Which Spurious Correlations Impact Reasoning in NLI Models? A Visual Interactive Diagnosis through Data-Constrained Counterfactuals
This work addresses the issue of unreliable model predictions in NLI for researchers and practitioners, though it is incremental as it builds on existing counterfactual and diagnostic methods.
The paper tackled the problem of identifying spurious correlations that affect reasoning in Natural Language Inference (NLI) models by developing a human-in-the-loop dashboard for interactive diagnosis, discovering categories such as Semantic Relevance, Logical Fallacies, and Bias.

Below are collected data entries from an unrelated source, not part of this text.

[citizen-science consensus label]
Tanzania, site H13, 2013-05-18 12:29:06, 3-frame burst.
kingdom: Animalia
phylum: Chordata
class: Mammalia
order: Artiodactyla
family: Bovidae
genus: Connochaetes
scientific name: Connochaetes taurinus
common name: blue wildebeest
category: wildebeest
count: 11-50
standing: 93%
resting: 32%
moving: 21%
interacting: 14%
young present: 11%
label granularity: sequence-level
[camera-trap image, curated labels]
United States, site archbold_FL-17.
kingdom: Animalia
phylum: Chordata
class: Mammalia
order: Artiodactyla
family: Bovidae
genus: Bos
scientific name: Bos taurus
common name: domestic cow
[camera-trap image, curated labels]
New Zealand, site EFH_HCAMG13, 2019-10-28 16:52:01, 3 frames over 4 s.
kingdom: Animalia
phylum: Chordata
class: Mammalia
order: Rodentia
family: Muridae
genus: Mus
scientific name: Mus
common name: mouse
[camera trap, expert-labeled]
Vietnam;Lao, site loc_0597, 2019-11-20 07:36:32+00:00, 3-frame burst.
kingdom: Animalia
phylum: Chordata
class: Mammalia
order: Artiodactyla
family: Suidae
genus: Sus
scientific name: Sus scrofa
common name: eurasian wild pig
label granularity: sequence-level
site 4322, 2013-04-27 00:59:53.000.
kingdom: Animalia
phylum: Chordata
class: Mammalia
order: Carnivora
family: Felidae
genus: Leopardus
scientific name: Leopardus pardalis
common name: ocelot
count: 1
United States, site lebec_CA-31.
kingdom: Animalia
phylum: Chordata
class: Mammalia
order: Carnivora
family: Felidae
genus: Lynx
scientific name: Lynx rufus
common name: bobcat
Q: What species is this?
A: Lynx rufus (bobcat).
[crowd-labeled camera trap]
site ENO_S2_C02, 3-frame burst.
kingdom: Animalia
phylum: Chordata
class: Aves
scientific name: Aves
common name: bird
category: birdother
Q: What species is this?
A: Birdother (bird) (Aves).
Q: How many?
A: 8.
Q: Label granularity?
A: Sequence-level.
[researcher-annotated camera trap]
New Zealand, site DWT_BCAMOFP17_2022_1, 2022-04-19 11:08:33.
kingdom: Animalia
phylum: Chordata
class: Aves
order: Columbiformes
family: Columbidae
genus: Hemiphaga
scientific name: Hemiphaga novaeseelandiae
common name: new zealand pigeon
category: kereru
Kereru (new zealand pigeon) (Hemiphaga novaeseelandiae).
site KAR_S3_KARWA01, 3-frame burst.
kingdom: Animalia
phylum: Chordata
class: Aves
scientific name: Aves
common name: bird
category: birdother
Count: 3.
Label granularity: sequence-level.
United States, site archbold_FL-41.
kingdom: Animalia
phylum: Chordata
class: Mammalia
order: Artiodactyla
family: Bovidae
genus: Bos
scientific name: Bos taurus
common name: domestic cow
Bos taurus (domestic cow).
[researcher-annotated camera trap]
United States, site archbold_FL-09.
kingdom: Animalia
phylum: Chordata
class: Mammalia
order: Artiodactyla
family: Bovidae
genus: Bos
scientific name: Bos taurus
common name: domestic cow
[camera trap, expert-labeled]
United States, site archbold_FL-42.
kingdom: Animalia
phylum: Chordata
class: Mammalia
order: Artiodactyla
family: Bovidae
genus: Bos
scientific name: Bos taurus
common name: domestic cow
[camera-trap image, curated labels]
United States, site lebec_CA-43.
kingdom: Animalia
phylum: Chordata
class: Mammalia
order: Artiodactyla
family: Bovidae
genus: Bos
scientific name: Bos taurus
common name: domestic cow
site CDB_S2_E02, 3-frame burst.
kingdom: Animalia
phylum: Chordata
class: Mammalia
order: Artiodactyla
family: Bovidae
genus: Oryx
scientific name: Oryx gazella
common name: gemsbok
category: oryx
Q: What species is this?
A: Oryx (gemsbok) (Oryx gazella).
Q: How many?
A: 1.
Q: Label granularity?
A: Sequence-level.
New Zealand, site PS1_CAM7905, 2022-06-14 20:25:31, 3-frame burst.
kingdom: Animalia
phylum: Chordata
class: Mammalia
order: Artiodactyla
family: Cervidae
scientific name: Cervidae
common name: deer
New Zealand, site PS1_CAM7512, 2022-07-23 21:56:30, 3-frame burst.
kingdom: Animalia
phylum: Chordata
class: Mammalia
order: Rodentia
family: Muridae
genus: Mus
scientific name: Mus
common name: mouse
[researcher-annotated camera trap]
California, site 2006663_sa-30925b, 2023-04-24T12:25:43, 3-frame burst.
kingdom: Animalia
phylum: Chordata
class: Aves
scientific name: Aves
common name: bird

We present a human-in-the-loop dashboard tailored to diagnosing potential spurious features that NLI models rely on for predictions. The dashboard enables users to generate diverse and challenging examples by drawing inspiration from GPT-3 suggestions. Additionally, users can receive feedback from a trained NLI model on how challenging the newly created example is and make refinements based on the feedback. Through our investigation, we discover several categories of spurious correlations that impact the reasoning of NLI models, which we group into three categories: Semantic Relevance, Logical Fallacies, and Bias. Based on our findings, we identify and describe various research opportunities, including diversifying training data and assessing NLI models' robustness by creating adversarial test suites.